Define how workflow.run_pipeline coordinates the transcript acquisition pipeline, including concurrency, run lifecycle, and interaction with episode processors.

Problem Statement

We need a central orchestrator that translates a validated Config into concrete actions: preparing output directories, pulling RSS content, delegating episode work, and finalizing runs. Without a well-defined workflow contract, modules would duplicate logic and be difficult to reason about.

Constraints & Assumptions

  • Runs may target feeds with hundreds or thousands of episodes; orchestration must be memory-conscious and support concurrency for IO-bound operations.
  • The workflow must respect dry-run semantics: no filesystem mutations when cfg.dry_run is true.
  • Output directories must be deterministic and safe as defined in RFC-004.
  • Whisper fallback is optional and only invoked when enabled and supported (see RFC-005).

Design & Implementation

  1. Output directory setup
  2. Calls filesystem.setup_output_directory(cfg) to derive effective_output_dir and optional run_suffix.
  3. Handles --clean-output and --dry-run permutations before creating directories.
  4. RSS fetch & materialization
  5. Uses rss_parser.fetch_and_parse_rss(cfg) to obtain a models.RssFeed (see RFC-002).
  6. Converts items into models.Episode via rss_parser.create_episode_from_item.
  7. Concurrency model
  8. Builds argument tuples and executes episode_processor.process_episode_download either sequentially or using a ThreadPoolExecutor depending on cfg.workers and episode count.

→ **Problem requirements**: Retype the text on the run_pipeline workflow design in full, word for word.

→ **Data below**:
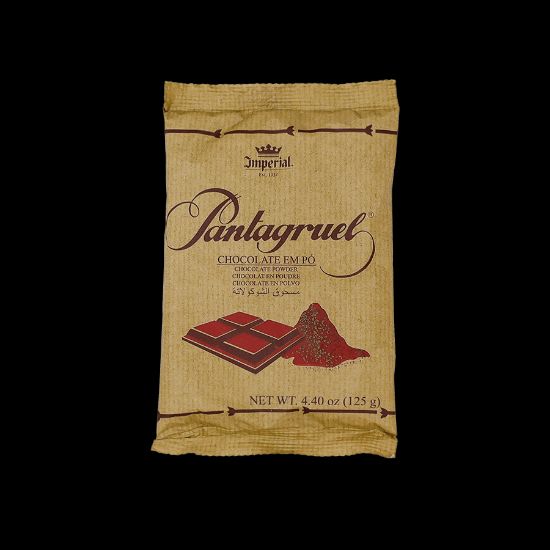 Imagem de CHOCOLATE EM PÓ PANTAGRUEL 125G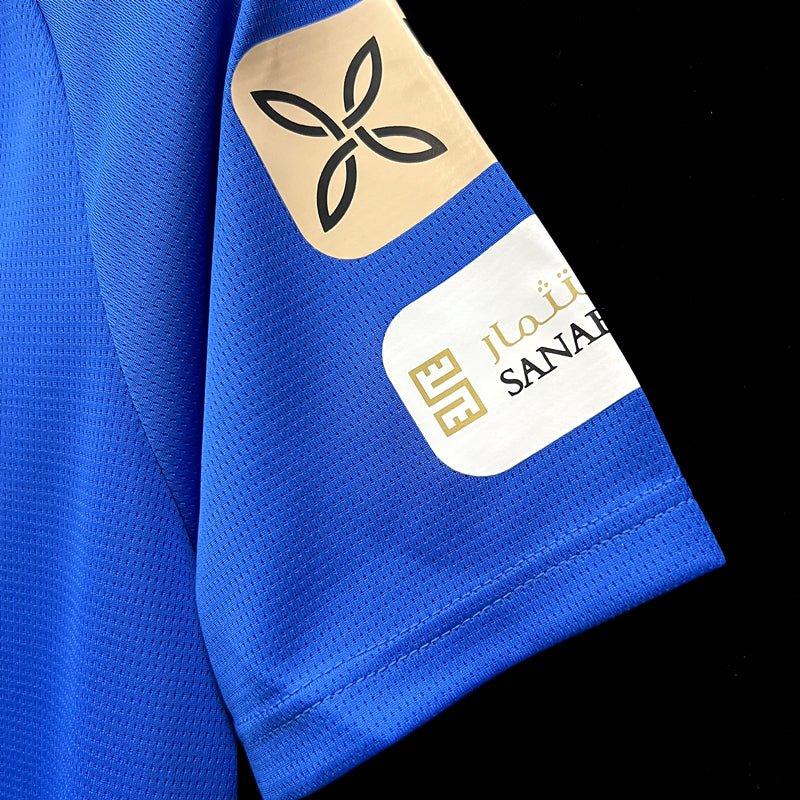 Maillot Al Hilal Domicile 2024/2025 - Totalkits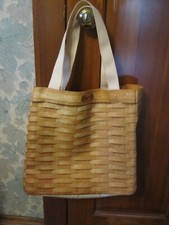 Longaberger canvas basket for sale  Allentown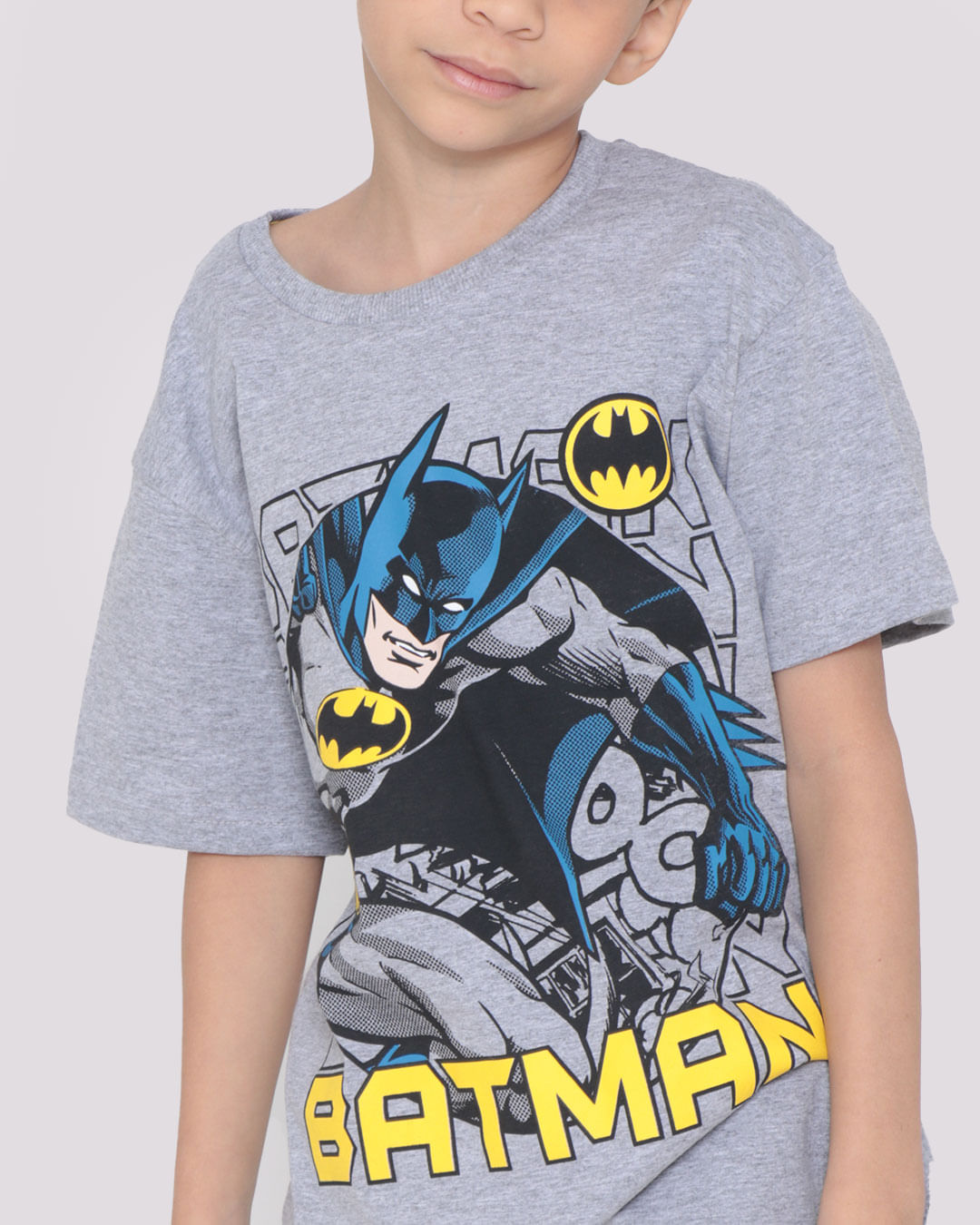 Camiseta-Ch29526-Mc-M412-Bat---Cinza-Claro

→ **Answer for this exercise**:
Define how workflow.run_pipeline coordinates the transcript acquisition pipeline, including concurrency, run lifecycle, and interaction with episode processors.

Problem Statement

We need a central orchestrator that translates a validated Config into concrete actions: preparing output directories, pulling RSS content, delegating episode work, and finalizing runs. Without a well-defined workflow contract, modules would duplicate logic and be difficult to reason about.

Constraints & Assumptions

  • Runs may target feeds with hundreds or thousands of episodes; orchestration must be memory-conscious and support concurrency for IO-bound operations.
  • The workflow must respect dry-run semantics: no filesystem mutations when cfg.dry_run is true.
  • Output directories must be deterministic and safe as defined in RFC-004.
  • Whisper fallback is optional and only invoked when enabled and supported (see RFC-005).

Design & Implementation

  1. Output directory setup
  2. Calls filesystem.setup_output_directory(cfg) to derive effective_output_dir and optional run_suffix.
  3. Handles --clean-output and --dry-run permutations before creating directories.
  4. RSS fetch & materialization
  5. Uses rss_parser.fetch_and_parse_rss(cfg) to obtain a models.RssFeed (see RFC-002).
  6. Converts items into models.Episode via rss_parser.create_episode_from_item.
  7. Concurrency model
  8. Builds argument tuples and executes episode_processor.process_episode_download either sequentially or using a ThreadPoolExecutor depending on cfg.workers and episode count.